I was pondering this question this afternoon because I was scheduled to meet with a Level II candidate for tutoring this evening. I came up with this:
If the functional currency is different from the presentation currency, then the subsidiary is essentially acting autonomously; i.e., not under the control or influence of the parent. The parent doesn’t take responsibility for the subsidiary’s decisions, and the subsidiary only occasionally (i.e., yearly) passes information along to the parent so that the parent can present their financial statements. Thus, the information is translated using the current method: the parent only gets to see how the subsidiary looks at the moment the information is reported. Furthermore, the parent isn’t responsible for translation gains/losses as it is nothing more than a reporting conduit; thus, they start with the income statement (on which they do not show a gain/loss), then move to the balance sheet; the gain/loss is included in OCI but is not part of the parent’s income.

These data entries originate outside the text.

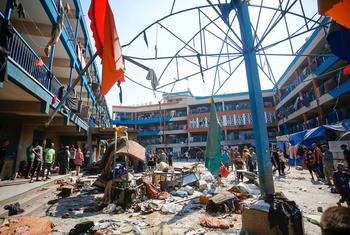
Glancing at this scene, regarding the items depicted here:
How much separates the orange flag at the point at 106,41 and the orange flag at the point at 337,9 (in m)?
3.09

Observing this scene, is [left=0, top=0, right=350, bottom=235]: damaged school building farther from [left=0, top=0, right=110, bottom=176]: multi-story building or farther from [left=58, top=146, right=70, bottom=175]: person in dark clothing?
[left=58, top=146, right=70, bottom=175]: person in dark clothing

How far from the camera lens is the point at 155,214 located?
507 cm

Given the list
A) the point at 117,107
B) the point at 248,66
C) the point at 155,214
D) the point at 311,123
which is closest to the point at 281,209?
the point at 248,66

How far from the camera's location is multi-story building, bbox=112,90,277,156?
129 feet

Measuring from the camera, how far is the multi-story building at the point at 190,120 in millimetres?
39406

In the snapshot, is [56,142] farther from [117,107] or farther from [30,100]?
[117,107]

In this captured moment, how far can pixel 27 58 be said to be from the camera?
652 cm

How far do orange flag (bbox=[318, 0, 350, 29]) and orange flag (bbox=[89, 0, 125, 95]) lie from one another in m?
3.09

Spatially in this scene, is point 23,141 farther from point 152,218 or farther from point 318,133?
point 318,133

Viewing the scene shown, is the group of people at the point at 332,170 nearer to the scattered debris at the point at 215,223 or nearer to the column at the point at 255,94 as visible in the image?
the column at the point at 255,94

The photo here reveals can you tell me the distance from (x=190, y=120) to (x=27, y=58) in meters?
37.9

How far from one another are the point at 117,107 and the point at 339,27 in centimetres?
5126

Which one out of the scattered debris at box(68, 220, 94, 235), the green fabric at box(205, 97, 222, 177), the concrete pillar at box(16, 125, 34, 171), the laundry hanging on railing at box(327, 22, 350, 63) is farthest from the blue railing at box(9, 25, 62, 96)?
the laundry hanging on railing at box(327, 22, 350, 63)

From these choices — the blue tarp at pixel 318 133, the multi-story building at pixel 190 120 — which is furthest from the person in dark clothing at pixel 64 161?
the multi-story building at pixel 190 120
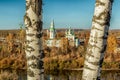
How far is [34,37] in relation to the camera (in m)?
3.22

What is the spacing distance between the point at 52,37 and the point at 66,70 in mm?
28218

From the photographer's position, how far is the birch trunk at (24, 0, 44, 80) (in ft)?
10.6

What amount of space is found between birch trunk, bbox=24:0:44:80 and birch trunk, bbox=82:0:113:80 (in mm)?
449

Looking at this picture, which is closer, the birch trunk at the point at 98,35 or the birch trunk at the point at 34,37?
the birch trunk at the point at 98,35

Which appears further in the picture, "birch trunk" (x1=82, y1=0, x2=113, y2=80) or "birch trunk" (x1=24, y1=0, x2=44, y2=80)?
"birch trunk" (x1=24, y1=0, x2=44, y2=80)

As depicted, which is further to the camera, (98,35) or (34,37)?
(34,37)

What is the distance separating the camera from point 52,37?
85812 millimetres

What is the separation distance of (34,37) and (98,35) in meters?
0.58

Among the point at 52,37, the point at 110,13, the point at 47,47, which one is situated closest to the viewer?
the point at 110,13

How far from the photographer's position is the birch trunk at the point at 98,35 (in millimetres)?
3102

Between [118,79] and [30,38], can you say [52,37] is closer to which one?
[118,79]

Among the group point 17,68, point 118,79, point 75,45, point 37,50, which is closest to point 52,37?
point 75,45

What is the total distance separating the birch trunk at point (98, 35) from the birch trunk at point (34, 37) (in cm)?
45

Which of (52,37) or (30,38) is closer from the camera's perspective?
(30,38)
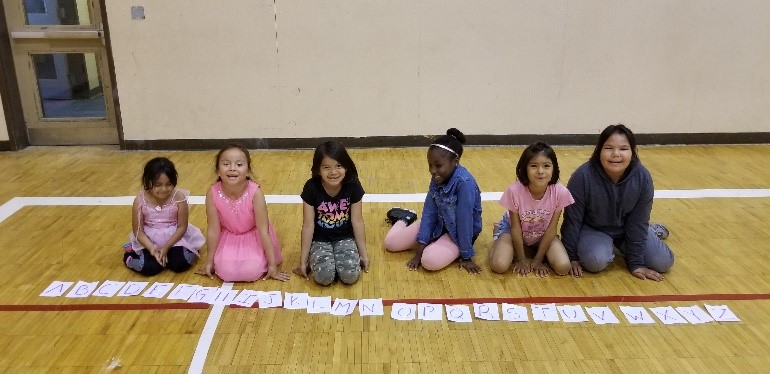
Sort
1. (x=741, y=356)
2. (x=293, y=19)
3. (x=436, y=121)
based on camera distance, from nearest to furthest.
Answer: (x=741, y=356) → (x=293, y=19) → (x=436, y=121)

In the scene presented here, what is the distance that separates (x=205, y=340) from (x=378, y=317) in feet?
2.63

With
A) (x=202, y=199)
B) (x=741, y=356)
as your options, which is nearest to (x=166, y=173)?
(x=202, y=199)

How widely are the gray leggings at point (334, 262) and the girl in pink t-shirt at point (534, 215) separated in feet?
2.54

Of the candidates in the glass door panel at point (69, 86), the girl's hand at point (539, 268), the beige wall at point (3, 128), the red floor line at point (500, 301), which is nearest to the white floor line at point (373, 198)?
the girl's hand at point (539, 268)

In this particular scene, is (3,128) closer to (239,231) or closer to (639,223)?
(239,231)

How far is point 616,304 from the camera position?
2.94 m

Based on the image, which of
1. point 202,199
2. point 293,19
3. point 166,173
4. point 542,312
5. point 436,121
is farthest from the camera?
point 436,121

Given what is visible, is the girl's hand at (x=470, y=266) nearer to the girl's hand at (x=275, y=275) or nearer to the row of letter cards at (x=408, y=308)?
the row of letter cards at (x=408, y=308)

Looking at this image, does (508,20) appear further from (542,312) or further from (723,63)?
(542,312)

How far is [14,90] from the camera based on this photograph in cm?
576

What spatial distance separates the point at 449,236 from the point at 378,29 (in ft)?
9.59

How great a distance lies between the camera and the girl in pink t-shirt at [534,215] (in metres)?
3.07

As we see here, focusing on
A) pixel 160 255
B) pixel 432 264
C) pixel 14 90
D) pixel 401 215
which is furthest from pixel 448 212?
pixel 14 90

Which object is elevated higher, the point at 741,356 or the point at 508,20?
the point at 508,20
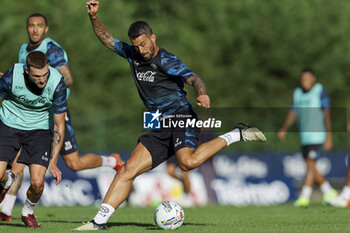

If the functional currency is different from the local currency, then the parent is taking full responsibility for the actions of the subsidiary; as soon as the subsidiary engages in any transaction, the parent owns it. Thus, the information is remeasured using the temporal method: the parent treats all transactions as if it had done them itself, at the time they occurred. Furthermore, the parent takes responsibility for any foreign currency gains/losses; thus, they start with the balance sheet, then move to the income statement; the gain/loss in included in the income statement as part of the parent’s income.